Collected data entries
■ ■ ■
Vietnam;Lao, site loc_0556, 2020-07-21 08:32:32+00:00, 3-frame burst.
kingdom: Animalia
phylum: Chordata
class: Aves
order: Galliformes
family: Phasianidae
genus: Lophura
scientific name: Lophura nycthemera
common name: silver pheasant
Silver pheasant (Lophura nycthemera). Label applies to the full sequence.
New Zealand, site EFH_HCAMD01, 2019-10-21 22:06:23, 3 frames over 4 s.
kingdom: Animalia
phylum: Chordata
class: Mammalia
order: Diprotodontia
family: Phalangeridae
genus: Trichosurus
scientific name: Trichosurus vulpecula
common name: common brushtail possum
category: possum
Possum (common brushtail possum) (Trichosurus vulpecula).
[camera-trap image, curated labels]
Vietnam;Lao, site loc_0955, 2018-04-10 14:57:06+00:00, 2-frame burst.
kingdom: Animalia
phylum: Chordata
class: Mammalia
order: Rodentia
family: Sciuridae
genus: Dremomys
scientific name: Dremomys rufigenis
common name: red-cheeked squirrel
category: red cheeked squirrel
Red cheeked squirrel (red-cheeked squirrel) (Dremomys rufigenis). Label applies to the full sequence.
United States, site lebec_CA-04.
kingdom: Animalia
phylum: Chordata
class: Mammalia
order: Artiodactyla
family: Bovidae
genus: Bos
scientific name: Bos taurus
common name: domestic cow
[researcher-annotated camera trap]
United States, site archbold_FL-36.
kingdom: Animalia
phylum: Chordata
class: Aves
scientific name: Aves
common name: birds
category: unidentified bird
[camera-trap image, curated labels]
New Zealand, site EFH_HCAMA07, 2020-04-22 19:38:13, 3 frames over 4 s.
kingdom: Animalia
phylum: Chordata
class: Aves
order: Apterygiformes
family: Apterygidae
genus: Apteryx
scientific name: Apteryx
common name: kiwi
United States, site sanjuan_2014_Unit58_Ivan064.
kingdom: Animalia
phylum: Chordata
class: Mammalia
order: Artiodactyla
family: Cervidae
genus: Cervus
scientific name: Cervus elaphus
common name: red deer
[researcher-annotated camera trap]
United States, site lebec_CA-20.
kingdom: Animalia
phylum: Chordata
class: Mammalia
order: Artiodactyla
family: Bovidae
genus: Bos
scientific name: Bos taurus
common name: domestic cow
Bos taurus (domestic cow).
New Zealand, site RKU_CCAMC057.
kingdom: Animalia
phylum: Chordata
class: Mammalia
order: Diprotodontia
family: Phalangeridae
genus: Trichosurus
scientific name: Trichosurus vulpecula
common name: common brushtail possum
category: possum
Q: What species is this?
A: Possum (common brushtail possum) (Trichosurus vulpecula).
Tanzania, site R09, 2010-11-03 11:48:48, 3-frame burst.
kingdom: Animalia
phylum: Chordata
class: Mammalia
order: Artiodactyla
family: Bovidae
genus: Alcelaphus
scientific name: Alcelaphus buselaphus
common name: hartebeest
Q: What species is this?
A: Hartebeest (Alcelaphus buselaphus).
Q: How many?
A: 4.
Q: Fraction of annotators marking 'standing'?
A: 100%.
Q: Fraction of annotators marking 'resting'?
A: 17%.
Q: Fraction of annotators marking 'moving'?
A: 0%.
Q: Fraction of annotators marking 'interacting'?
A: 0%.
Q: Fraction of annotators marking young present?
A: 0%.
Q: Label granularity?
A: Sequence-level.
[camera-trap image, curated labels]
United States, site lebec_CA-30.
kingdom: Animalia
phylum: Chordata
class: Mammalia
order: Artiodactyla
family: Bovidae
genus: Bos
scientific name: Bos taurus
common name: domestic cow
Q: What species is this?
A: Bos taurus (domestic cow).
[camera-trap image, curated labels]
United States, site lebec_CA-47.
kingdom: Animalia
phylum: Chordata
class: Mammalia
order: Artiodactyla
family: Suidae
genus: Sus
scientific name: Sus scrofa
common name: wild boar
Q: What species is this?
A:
■ ■ ■
> YOUR ASSIGNMENT:
Could the data above be returned exactly as it stands?

> SOLUTION FOR THIS EXERCISE:
Vietnam;Lao, site loc_0556, 2020-07-21 08:32:32+00:00, 3-frame burst.
kingdom: Animalia
phylum: Chordata
class: Aves
order: Galliformes
family: Phasianidae
genus: Lophura
scientific name: Lophura nycthemera
common name: silver pheasant
Silver pheasant (Lophura nycthemera). Label applies to the full sequence.
New Zealand, site EFH_HCAMD01, 2019-10-21 22:06:23, 3 frames over 4 s.
kingdom: Animalia
phylum: Chordata
class: Mammalia
order: Diprotodontia
family: Phalangeridae
genus: Trichosurus
scientific name: Trichosurus vulpecula
common name: common brushtail possum
category: possum
Possum (common brushtail possum) (Trichosurus vulpecula).
[camera-trap image, curated labels]
Vietnam;Lao, site loc_0955, 2018-04-10 14:57:06+00:00, 2-frame burst.
kingdom: Animalia
phylum: Chordata
class: Mammalia
order: Rodentia
family: Sciuridae
genus: Dremomys
scientific name: Dremomys rufigenis
common name: red-cheeked squirrel
category: red cheeked squirrel
Red cheeked squirrel (red-cheeked squirrel) (Dremomys rufigenis). Label applies to the full sequence.
United States, site lebec_CA-04.
kingdom: Animalia
phylum: Chordata
class: Mammalia
order: Artiodactyla
family: Bovidae
genus: Bos
scientific name: Bos taurus
common name: domestic cow
[researcher-annotated camera trap]
United States, site archbold_FL-36.
kingdom: Animalia
phylum: Chordata
class: Aves
scientific name: Aves
common name: birds
category: unidentified bird
[camera-trap image, curated labels]
New Zealand, site EFH_HCAMA07, 2020-04-22 19:38:13, 3 frames over 4 s.
kingdom: Animalia
phylum: Chordata
class: Aves
order: Apterygiformes
family: Apterygidae
genus: Apteryx
scientific name: Apteryx
common name: kiwi
United States, site sanjuan_2014_Unit58_Ivan064.
kingdom: Animalia
phylum: Chordata
class: Mammalia
order: Artiodactyla
family: Cervidae
genus: Cervus
scientific name: Cervus elaphus
common name: red deer
[researcher-annotated camera trap]
United States, site lebec_CA-20.
kingdom: Animalia
phylum: Chordata
class: Mammalia
order: Artiodactyla
family: Bovidae
genus: Bos
scientific name: Bos taurus
common name: domestic cow
Bos taurus (domestic cow).
New Zealand, site RKU_CCAMC057.
kingdom: Animalia
phylum: Chordata
class: Mammalia
order: Diprotodontia
family: Phalangeridae
genus: Trichosurus
scientific name: Trichosurus vulpecula
common name: common brushtail possum
category: possum
Q: What species is this?
A: Possum (common brushtail possum) (Trichosurus vulpecula).
Tanzania, site R09, 2010-11-03 11:48:48, 3-frame burst.
kingdom: Animalia
phylum: Chordata
class: Mammalia
order: Artiodactyla
family: Bovidae
genus: Alcelaphus
scientific name: Alcelaphus buselaphus
common name: hartebeest
Q: What species is this?
A: Hartebeest (Alcelaphus buselaphus).
Q: How many?
A: 4.
Q: Fraction of annotators marking 'standing'?
A: 100%.
Q: Fraction of annotators marking 'resting'?
A: 17%.
Q: Fraction of annotators marking 'moving'?
A: 0%.
Q: Fraction of annotators marking 'interacting'?
A: 0%.
Q: Fraction of annotators marking young present?
A: 0%.
Q: Label granularity?
A: Sequence-level.
[camera-trap image, curated labels]
United States, site lebec_CA-30.
kingdom: Animalia
phylum: Chordata
class: Mammalia
order: Artiodactyla
family: Bovidae
genus: Bos
scientific name: Bos taurus
common name: domestic cow
Q: What species is this?
A: Bos taurus (domestic cow).
[camera-trap image, curated labels]
United States, site lebec_CA-47.
kingdom: Animalia
phylum: Chordata
class: Mammalia
order: Artiodactyla
family: Suidae
genus: Sus
scientific name: Sus scrofa
common name: wild boar
Q: What species is this?
A:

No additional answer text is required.